WHAT THE TASK REQUIRES >> Lines after the one containing "Researchers investigated how" are to be omitted; print exactly each line from the start of the records up to and including it.

RECORD EXTRACTS >>

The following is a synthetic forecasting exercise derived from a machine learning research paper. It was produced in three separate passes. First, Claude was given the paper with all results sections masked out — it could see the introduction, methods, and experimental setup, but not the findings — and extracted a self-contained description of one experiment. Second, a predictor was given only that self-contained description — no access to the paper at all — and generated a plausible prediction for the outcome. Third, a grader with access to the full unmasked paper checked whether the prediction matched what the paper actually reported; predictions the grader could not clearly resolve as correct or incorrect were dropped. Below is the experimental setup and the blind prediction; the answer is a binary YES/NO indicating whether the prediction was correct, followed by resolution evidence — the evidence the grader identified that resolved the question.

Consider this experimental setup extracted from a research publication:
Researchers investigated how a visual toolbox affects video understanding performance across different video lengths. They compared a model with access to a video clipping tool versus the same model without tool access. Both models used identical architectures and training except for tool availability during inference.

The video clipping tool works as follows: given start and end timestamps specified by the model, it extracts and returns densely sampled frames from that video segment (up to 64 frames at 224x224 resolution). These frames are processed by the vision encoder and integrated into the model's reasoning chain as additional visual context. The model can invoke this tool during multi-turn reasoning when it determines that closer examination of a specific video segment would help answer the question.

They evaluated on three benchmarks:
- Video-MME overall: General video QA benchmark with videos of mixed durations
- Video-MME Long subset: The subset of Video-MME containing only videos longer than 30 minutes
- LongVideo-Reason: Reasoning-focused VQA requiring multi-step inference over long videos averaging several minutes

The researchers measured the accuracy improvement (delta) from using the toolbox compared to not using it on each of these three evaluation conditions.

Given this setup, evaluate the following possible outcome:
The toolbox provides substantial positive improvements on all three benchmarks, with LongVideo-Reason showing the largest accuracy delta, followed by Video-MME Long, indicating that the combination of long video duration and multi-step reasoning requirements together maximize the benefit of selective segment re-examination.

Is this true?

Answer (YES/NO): YES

RESULT FOR THIS EXERCISE >>
The following is a synthetic forecasting exercise derived from a machine learning research paper. It was produced in three separate passes. First, Claude was given the paper with all results sections masked out — it could see the introduction, methods, and experimental setup, but not the findings — and extracted a self-contained description of one experiment. Second, a predictor was given only that self-contained description — no access to the paper at all — and generated a plausible prediction for the outcome. Third, a grader with access to the full unmasked paper checked whether the prediction matched what the paper actually reported; predictions the grader could not clearly resolve as correct or incorrect were dropped. Below is the experimental setup and the blind prediction; the answer is a binary YES/NO indicating whether the prediction was correct, followed by resolution evidence — the evidence the grader identified that resolved the question.

Consider this experimental setup extracted from a research publication:
Researchers investigated how a visual toolbox affects video understanding performance across different video lengths. They compared a model with access to a video clipping tool versus the same model without tool access. Both models used identical architectures and training except for tool availability during inference.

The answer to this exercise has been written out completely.